- 1975 theatrical poster
- Directed by: Alan Bridges
- Written by: Eric Bercovici Reuben Bercovitch
- Produced by: Eric Bercovici Reuben Bercovitch
- Starring: Cliff Robertson Vanessa Redgrave Susan George
- Cinematography: Arthur Ibbetson
- Edited by: Peter Weatherley
- Music by: John Cameron
- Production company: Lorimar Productions
- Distributed by: EMI Film Distributors
- Release date: June 1975;
- Running time: 90 minutes
- Country: United Kingdom
- Language: English

= Out of Season (1975 film) =

1975 film

Out of Season is a 1975 British drama film directed by Alan Bridges, and starring Vanessa Redgrave, Susan George, and Cliff Robertson. The film follows a mother-daughter duo who run a hotel, before they are visited by a former flame of the mother's. Both the women begin competing for his attention.

It was produced by Lorimar Productions and entered into the 25th Berlin International Film Festival.

==Plot==
Joe Turner returns to a picturesque seaside resort twenty years after he walked out from a romantic relationship with Ann, who still owns and runs the same hotel where he knew her, but she now has a grown daughter named Joanna.

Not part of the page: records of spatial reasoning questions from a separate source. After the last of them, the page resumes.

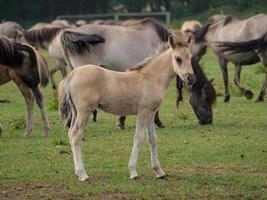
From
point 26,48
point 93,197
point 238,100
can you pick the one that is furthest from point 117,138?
point 238,100

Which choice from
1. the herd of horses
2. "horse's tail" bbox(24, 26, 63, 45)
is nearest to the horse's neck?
the herd of horses

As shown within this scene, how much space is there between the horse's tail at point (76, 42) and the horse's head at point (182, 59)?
5451 millimetres

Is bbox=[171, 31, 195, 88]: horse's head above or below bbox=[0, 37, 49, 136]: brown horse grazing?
above

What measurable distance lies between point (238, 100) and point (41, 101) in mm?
7185

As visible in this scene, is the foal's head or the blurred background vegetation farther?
the blurred background vegetation

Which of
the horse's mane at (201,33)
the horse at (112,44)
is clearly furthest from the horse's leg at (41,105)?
the horse's mane at (201,33)

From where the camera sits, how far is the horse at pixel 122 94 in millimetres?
9797

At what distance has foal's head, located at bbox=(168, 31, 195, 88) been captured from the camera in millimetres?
9883

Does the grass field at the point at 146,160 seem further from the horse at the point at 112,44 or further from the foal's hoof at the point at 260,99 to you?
the foal's hoof at the point at 260,99

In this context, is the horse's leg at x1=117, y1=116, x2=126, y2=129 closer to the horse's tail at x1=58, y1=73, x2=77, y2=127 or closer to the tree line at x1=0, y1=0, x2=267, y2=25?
the horse's tail at x1=58, y1=73, x2=77, y2=127

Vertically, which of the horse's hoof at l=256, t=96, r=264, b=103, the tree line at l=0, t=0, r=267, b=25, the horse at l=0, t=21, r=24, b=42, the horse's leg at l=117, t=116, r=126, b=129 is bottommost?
the tree line at l=0, t=0, r=267, b=25

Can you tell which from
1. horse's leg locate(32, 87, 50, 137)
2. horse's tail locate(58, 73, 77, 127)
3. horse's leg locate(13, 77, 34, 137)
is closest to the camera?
horse's tail locate(58, 73, 77, 127)

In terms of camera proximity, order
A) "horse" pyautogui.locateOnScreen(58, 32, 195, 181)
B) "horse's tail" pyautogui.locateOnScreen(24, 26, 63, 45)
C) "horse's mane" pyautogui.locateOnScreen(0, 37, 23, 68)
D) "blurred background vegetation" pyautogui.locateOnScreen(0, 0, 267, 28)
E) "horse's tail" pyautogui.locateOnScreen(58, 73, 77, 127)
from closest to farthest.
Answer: "horse" pyautogui.locateOnScreen(58, 32, 195, 181)
"horse's tail" pyautogui.locateOnScreen(58, 73, 77, 127)
"horse's mane" pyautogui.locateOnScreen(0, 37, 23, 68)
"horse's tail" pyautogui.locateOnScreen(24, 26, 63, 45)
"blurred background vegetation" pyautogui.locateOnScreen(0, 0, 267, 28)

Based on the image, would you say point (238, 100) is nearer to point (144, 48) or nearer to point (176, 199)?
point (144, 48)
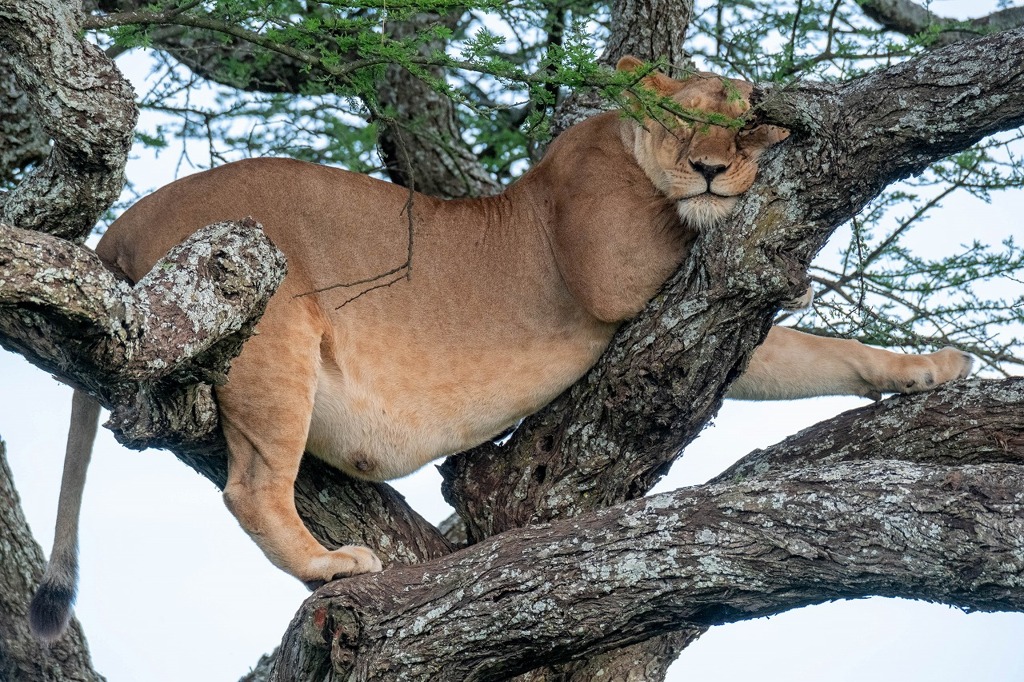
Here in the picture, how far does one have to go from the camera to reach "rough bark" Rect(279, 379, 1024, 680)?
2.86 m

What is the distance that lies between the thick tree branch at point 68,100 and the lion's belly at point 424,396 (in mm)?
Answer: 989

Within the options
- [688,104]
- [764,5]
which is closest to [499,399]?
[688,104]

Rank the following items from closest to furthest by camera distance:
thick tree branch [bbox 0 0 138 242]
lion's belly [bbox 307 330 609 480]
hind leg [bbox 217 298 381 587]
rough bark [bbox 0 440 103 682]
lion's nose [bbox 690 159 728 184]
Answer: thick tree branch [bbox 0 0 138 242]
lion's nose [bbox 690 159 728 184]
hind leg [bbox 217 298 381 587]
lion's belly [bbox 307 330 609 480]
rough bark [bbox 0 440 103 682]

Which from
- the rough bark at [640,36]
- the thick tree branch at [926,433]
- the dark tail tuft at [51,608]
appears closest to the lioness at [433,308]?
the dark tail tuft at [51,608]

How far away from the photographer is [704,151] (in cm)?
361

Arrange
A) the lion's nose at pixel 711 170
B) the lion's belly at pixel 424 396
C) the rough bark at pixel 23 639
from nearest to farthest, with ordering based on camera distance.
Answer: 1. the lion's nose at pixel 711 170
2. the lion's belly at pixel 424 396
3. the rough bark at pixel 23 639

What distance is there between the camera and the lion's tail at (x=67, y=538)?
150 inches

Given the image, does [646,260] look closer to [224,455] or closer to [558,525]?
[558,525]

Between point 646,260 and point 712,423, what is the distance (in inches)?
25.6

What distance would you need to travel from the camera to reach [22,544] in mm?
4512

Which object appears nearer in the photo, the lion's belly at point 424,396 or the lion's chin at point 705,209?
the lion's chin at point 705,209

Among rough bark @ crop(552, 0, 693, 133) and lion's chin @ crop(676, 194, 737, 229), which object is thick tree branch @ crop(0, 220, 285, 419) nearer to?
lion's chin @ crop(676, 194, 737, 229)

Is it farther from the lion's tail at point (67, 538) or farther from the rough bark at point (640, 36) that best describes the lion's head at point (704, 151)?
the lion's tail at point (67, 538)

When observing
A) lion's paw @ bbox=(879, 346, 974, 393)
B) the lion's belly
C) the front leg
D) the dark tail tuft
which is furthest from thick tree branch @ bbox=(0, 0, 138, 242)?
lion's paw @ bbox=(879, 346, 974, 393)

Joe and Ann start to renew their relationship, but with interference from Joanna, who flirts with Joe from the moment she meets him and competes with her mother for his attention.

Days into Joe's return, an argument with Ann leads to him leaving, but Joanna follows him in the car and asks him to stay. He ignores her, but late that night he returns to the hotel. In his bedroom, Joe unexpectedly discovers one of the women [whose face is not shown] naked in bed and offering herself to him, and he wordlessly joins her. The following morning, Joe joins mother and daughter for breakfast in buoyant mood, and he and Ann continue to revive their relationship, but the evening ends with Joanna announcing that she had been with Joe the previous night. Joe says nothing, but Ann responds by physically dragging Joanna upstairs and locking her in her bedroom. Joe agrees with Ann that he will leave for a few weeks, to attend to some business he has in London, and then come back.

After Ann goes to bed, Joanna escapes out of her window and lets herself back into the hotel, where she finds a drunk Joe sitting alone downstairs and flirts with him. Despite his initial lack of interest, she ignores his attempts to send her back to her room, and eventually he succumbs to her advances and they have sex. Ann catches them in the act and coldly tells Joe that she had previously lied to him when she said Joanna's father was dead, and says there was never anyone else after him, implying that Joe is Joanna's father.

The next day, one of the women is seen leaving the resort by train, while the other woman remains with Joe at the hotel, but their faces are not shown. Joe talks about fixing up the place before next summer season, but the woman says nothing as he sits down to play cards with her.

==Cast==
- Vanessa Redgrave as Ann
- Cliff Robertson as Joe Turner
- Susan George as Joanna
- Edward Evans as Charlie
- Frank Jarvis as Postman

==Production==
===Background===
The film was originally titled Winter Rates and was announced by Daily Variety in 1974 to be starring Redgrave and Oliver Reed. It had an expected budget of approximately $500,000.

===Filming===
Out of Season was filmed at Elstree Studios in Borehamwood, Hertfordshire, and on location in Dorset, primarily at the Isle of Portland, including the village of Chiswell, as well as Lulworth Cove. The sets were designed by the art director Robert Jones. The on location footage was shot over the course of five days in November 1974.

==Reception==
Variety said: "Virtually a three-hander, Out of Season boasts top-notch performances by Redgrave, Robertson and George, a taut script and first-rate direction. Bridges displays his ability to develop and hold obsessive situations, all hints and innuendos, and this ping pong match of the affections often has the suspense of a whodunit." TV Guide awarded the film three stars, commenting: "A small cast in a tight environment makes this film look like exactly what it is - a stage play adapted for the screen." Time Out noted: "The super-smooth Alan Bridges finds himself landed with an impossible project. The dire script wrings every possible cliché out of the situation. The biggest mystery is why this stagey stuff was filmed at all, and why a cast of this calibre should have bothered."

Texas Monthly said: "Out of Season cannot be tolerated at any time of year. If ever a project called for an executioner, this was it, and the presence of Redgrave, Robertson, George and the underrated director Alan Bridges, should not fool anyone into thinking that this frail mash note to father-daughter sex is a Certified Art Film." Film Review Digest Annual wrote: "With Out of Season, it's a shame that so much tender loving care was expended on so uninteresting a film. Whatever it was in Reuben Bercovitch and Eric Bercovici's wan story that intrigued England's gifted Alan Bridges fails to come across."